In the consumer discretionary sector, a stock that's high on S&P's sell list is Sears Holdings (SHLD), one of the largest broadline retailers, with 2,297 locations in the U.S. Its stock has tumbled from $121 a share in April to $63 on Aug. 26. It traded as high as $160 in May 2009. :We perceive more downside risk for Sears given a slow housing recovery, and a lack of destination brands in fashion apparel and accessories," says S&P analyst Jason N. Asaeda. He has a 12-month target of $58 a share for Sears stock, based on his earnings estimate of $$2.50 a share for fiscal 2011 ending Jan. 31, down from fiscal 2010's $2.71.

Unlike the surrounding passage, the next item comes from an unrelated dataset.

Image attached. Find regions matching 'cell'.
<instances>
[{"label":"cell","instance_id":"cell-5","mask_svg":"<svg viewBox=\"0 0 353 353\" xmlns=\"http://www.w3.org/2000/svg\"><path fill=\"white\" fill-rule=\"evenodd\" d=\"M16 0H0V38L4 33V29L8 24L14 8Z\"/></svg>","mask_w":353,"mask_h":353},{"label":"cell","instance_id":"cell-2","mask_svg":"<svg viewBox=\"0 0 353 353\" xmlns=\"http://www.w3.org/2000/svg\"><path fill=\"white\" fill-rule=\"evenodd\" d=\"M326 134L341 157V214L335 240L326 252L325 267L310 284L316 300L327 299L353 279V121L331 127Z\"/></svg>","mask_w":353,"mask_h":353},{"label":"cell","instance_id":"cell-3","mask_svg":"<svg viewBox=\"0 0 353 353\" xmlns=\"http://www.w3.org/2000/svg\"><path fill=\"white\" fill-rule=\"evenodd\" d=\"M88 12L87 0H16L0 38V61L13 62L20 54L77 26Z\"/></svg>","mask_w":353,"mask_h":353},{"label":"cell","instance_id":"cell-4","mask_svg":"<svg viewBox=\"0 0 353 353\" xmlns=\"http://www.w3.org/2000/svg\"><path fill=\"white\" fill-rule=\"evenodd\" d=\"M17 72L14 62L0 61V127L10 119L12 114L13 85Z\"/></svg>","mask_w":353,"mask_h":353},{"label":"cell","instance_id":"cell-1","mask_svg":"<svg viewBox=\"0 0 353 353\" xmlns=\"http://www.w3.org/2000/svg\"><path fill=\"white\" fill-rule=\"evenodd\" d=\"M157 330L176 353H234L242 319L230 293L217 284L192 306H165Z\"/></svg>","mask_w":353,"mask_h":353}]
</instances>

In the materials sector, one stock in S&P's dump list is E.I du Pont de Nemours (DD), the second largest U.S. chemicals manufacturer, whose stock has performed well, trading at $40 a share, near its 52-week high of $43. But S&P analyst Richard O'Reilly expects the stock will likely stay flat, and sag to $38. One problem the analyst sees is the headwinds the company is facing from much lower profits from its pharmaceutical products beginning this year.

Strategists who are worried that the economic growth projections are weakening, amid slumping consumer spending aren't exactly throwing in the towel. After all, usually defies the majority thinking, which the bulls are counting on. So the market could turn without any advance warning. But the skeptics expect investors will continue to gravitate toward more defensive alternatives, as well attractive dividend yields. With the stock market's continued wild and erratic swings, who could blame them?